Write the next part of the news report below on the Diocese of Massachusetts after Bishop David E. Johnson's suicide, picking up after its final sentence.

(Excerpted passage):
---

Massachusetts Begins Healing Process in Wake of Bishop's Suicide, Revelations of Extramarital Relationships

Episcopal News Service. February 9, 1995 [95017]

Jay Cormier, Director of Communications and Editor of the Newspaper The Episcopal Times for the Diocese of Massachusetts.

(ENS) Still reeling from the suicide of its bishop, the Diocese of Massachusetts has been rocked further by revelations of the late bishop's extramarital relationships.

In a January 26 statement that was highly unusual in its candor, church leaders outlined what they have learned since the January 15 suicide of Bishop David E. Johnson.

"It is clear that Bishop Johnson was involved in several extramarital relationships at different times throughout his ministry, both as a priest and bishop -- at least some of these relationships appear to have been of the character of sexual exploitation," the statement said.

"Detailed information about these relationships is still lacking," the statement continued. "While some suspected such behavior, unfortunately no one possessed the factual information necessary to have made these situations known in any venue where appropriate action could have been taken; this is, sadly, not an unusual set of circumstances when people of prominence are involved."

The statement was signed by Bishop M. Thomas Shaw, Johnson's successor as bishop of Massachusetts; Suffragan Bishop Barbara C. Harris; Bishop Edmond L. Browning, presiding bishop of the Episcopal Church; and the diocesan standing committee.

Beginning the healing process

Shaw said that the information was released with the blessing and support of Johnson's family.

"Our purpose in sharing this information now is to begin the critical process of healing," the statement related. "Our years of struggling in the church with the issue of clergy sexual exploitation and many other issues that cause such pain and division have shown us again and again that such healing can only take place when we begin to face such truths together. There is no truth in the human condition that lies beyond the reach of God's unfailing love and redemption."

In interviews with reporters, Shaw refused to comment on the identities of the women, the places where the relationships occurred, or even the number of women involved. "Part of our reason for coming forward with this is to let those who have been hurt know that we seek to offer them any help we can, and that we will protect their understandable wish to remain anonymous," he said. "For me to make any further comments would compromise their confidentiality."

Johnson, who served as bishop of Massachusetts since 1986, was found dead in his Framingham apartment of a self-inflicted gunshot wound to the chest. Authorities have ruled the death a suicide; no suicide note was found. Johnson, 61, was scheduled to join his wife, Jodie, in their new home in Leawood, Kansas, in early February. After a five-month sabbatical, Johnson was to resign officially on June 5.

Shaw also revealed that, contrary to media reports, Johnson was not under a doctor's care at the time of his death, and had not met with psychiatrists or therapists in the previous six months. Apparently, Johnson made at least one previous attempt on his own life, sometime during his ministry as rector of St. Boniface's Church in Sarasota, Florida, in the early 1980s, prior to his election as bishop of Massachusetts.

---

(Dataset):
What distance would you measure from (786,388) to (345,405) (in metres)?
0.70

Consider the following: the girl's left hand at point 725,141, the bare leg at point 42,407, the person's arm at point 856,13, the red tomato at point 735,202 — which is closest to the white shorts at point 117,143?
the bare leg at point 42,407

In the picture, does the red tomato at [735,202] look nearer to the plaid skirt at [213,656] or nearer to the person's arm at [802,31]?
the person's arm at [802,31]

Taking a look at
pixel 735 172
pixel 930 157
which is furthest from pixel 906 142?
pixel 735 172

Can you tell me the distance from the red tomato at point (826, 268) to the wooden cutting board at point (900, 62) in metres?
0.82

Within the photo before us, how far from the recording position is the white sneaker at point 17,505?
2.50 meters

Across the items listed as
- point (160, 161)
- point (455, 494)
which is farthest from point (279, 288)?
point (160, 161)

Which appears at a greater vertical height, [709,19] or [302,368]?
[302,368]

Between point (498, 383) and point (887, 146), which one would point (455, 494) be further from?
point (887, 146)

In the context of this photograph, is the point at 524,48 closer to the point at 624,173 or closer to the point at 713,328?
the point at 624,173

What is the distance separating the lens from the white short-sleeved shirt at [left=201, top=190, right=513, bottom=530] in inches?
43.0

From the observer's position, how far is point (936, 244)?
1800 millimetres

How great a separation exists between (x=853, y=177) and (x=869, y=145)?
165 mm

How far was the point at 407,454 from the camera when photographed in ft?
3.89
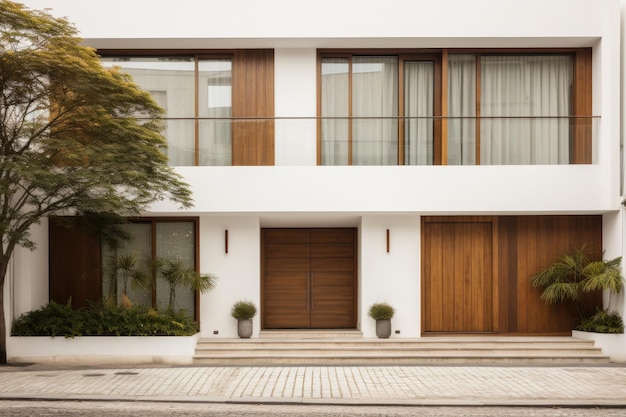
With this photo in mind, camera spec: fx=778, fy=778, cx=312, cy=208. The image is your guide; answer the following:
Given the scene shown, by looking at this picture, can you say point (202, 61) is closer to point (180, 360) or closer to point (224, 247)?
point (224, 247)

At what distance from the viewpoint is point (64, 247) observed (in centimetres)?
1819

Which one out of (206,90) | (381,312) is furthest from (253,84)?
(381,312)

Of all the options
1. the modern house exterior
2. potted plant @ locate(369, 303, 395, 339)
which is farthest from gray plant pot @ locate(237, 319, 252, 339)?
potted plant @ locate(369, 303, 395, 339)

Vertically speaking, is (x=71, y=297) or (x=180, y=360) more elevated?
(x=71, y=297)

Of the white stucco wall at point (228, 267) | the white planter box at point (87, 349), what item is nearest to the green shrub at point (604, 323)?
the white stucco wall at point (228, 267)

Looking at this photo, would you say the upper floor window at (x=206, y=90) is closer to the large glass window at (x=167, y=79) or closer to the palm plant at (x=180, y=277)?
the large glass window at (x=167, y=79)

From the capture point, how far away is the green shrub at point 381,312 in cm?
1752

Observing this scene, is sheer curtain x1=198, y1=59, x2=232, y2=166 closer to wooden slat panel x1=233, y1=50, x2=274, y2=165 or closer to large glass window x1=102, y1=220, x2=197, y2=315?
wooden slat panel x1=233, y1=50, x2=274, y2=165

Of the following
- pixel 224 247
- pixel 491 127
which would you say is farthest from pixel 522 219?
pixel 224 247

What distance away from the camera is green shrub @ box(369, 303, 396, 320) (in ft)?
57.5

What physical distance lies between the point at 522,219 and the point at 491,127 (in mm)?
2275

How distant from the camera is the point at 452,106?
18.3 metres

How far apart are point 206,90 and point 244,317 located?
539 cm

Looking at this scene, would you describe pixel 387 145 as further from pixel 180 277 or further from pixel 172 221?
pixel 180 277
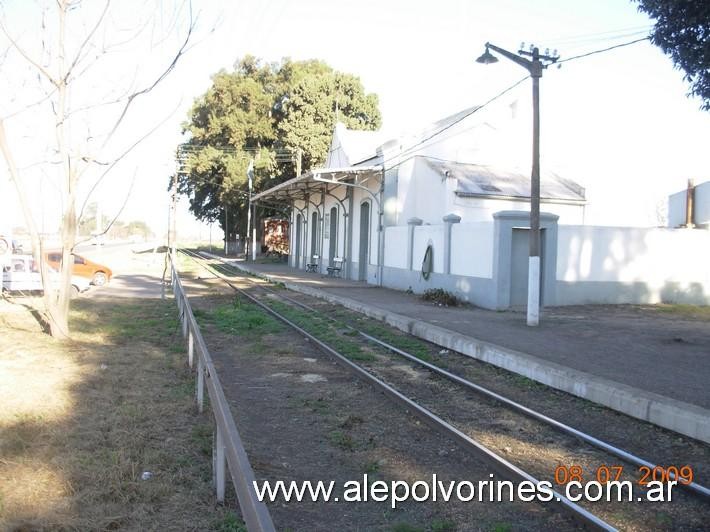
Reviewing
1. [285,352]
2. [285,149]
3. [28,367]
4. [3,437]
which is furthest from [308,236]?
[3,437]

---

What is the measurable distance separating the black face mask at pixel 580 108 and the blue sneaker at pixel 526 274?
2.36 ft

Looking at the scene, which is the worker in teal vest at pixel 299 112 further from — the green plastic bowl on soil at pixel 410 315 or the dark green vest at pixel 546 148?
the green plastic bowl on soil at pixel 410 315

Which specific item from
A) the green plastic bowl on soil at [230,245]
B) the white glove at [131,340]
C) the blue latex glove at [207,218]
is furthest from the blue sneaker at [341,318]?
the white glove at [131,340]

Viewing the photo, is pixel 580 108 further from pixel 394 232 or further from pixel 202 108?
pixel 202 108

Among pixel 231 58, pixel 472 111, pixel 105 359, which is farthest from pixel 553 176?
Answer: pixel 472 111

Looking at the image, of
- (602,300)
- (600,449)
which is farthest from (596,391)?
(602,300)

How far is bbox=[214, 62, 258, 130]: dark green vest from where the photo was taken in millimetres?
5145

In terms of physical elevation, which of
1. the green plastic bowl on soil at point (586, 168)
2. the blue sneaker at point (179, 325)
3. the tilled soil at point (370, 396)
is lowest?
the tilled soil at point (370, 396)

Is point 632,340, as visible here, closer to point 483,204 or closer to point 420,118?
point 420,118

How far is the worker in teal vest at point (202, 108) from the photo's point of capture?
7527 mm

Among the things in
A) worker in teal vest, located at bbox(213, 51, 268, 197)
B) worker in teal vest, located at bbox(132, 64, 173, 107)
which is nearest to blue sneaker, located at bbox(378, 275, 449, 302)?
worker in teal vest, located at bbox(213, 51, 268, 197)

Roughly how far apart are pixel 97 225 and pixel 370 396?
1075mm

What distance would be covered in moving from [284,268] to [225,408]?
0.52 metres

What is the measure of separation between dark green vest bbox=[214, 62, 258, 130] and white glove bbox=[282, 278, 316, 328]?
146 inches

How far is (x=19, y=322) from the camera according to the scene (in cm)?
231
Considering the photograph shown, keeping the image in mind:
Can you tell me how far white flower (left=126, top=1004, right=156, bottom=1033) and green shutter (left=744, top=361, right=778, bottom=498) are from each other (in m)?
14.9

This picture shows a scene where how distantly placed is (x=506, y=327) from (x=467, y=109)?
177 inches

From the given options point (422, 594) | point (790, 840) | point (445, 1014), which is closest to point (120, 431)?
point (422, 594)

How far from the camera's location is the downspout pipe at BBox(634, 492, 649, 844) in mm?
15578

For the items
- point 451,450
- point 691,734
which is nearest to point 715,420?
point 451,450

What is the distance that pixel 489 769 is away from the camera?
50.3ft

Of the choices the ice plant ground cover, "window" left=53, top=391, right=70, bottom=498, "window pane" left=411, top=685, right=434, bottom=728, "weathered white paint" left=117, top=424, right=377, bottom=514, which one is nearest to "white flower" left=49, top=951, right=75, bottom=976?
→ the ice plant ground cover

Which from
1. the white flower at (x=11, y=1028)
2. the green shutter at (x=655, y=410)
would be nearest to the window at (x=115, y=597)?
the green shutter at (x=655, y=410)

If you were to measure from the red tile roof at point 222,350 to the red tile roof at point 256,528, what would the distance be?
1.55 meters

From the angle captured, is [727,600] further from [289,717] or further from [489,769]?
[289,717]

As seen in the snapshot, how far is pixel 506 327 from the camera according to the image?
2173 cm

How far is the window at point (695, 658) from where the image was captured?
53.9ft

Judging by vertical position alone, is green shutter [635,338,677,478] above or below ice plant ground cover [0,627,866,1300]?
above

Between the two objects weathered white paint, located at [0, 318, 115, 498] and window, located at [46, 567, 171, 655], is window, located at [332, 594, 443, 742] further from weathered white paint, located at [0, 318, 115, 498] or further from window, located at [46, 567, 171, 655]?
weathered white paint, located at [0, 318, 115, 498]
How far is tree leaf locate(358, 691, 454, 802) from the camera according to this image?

---

(Exercise result):
Coping with the tragedy

On February 1, 550 clergy and lay leaders of the diocese gathered at a retreat center in Newton, for a day-long conference. The program focused on the personal issues confronting individuals as a result of Johnson's suicide and the revelation of his extramarital relationships. The session also addressed ways clergy could respond pastorally to the concerns and pain of their congregations.

"We've been challenged to the very bones of our faith," the Rev. Paul LaCharite, rector of St. James Episcopal Church in Somerville, told the Boston Globe. Others suggested that the crisis could lead the diocese to a new sense of unity.

"As awful as this moment has been, it carries within it the kernel of a stronger and healthier diocese," the Rev. Samuel T. Lloyd III, rector of Trinity Church in Copley Square, told the Globe.

Dr. Maureen Van Niel, who serves as psychiatric consultant to the diocese, said the exact reasons why Johnson committed suicide will never be known.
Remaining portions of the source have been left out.